Para o consultor Dennis Simms, a próxima revolução na indústria da música será financeira, multifacetada, com grandes implicações, e já começou!

Além de trabalhar com gestão de artistas e análise de mercado, o consultor Dennis Simms é experiente analisar as tendências da música digital e tecnologia.

Atualmente ele está completando o mestrado em negócios da música na Tileyard Education, em Londres. Nessa semana, Simms colaborou no blog do site MBW e falou sobre as mudanças que o streaming vem trazendo para a indústria da música.

No blog, Simms comenta sobre o impacto das novas tecnologias na indústria. Há mais de uma década a indústria da música vem sofrendo com a pirataria, até que finalmente retornou ao crescimento. Vimos muitas mudanças de formatos. Primeiro veio o vinil, depois os cassetes, passando pelos CD’s, downloads digitais e o atual streaming. Qual será a próxima novidade? As apostas estão nas tecnologias como AI, AR/VR, chatbots, speakers inteligentes e casas conectadas.
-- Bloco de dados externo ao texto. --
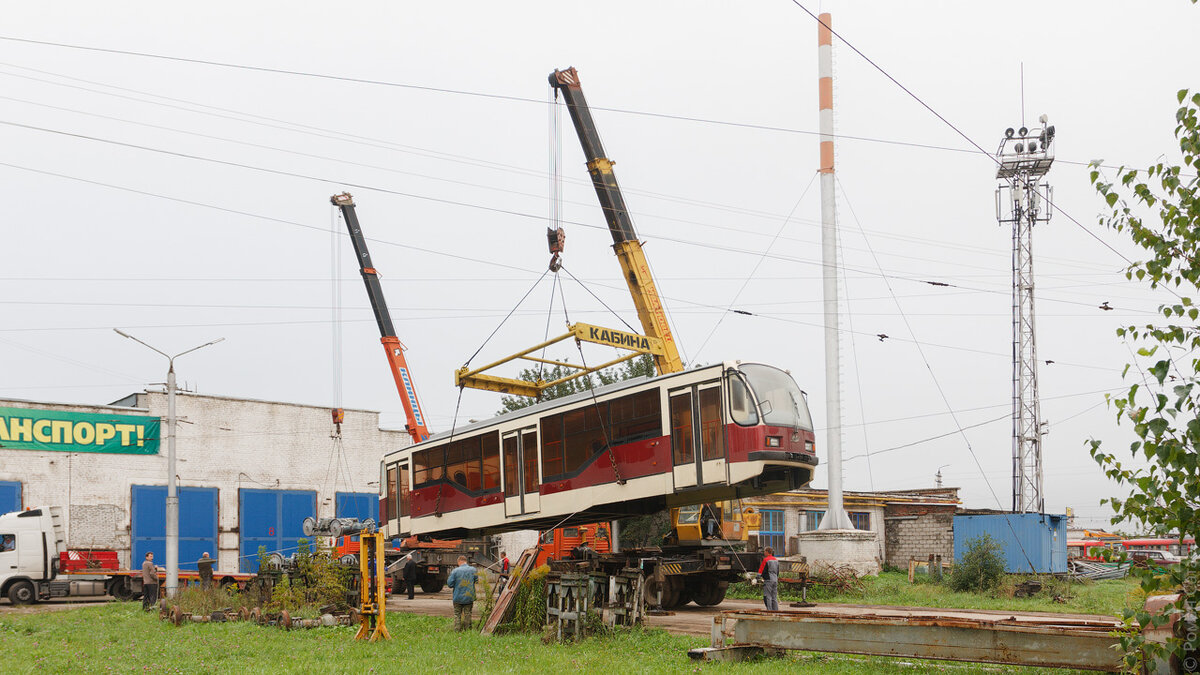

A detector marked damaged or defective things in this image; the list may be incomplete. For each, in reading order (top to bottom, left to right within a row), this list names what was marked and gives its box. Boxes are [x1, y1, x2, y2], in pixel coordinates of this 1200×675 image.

rusty metal beam [696, 607, 1123, 667]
Todas essas tecnologias provavelmente terão algum impacto, em graus variados. No entanto, o consultor afirma que é uma fantasia acreditar que essas tecnologias possam revolucionar os negócios.

Para ele a próxima revolução na indústria musical não será um novo formato voltado para o consumidor ou um produto visionário. A próxima revolução é financeira e multifacetada, com grandes implicações, e já começou.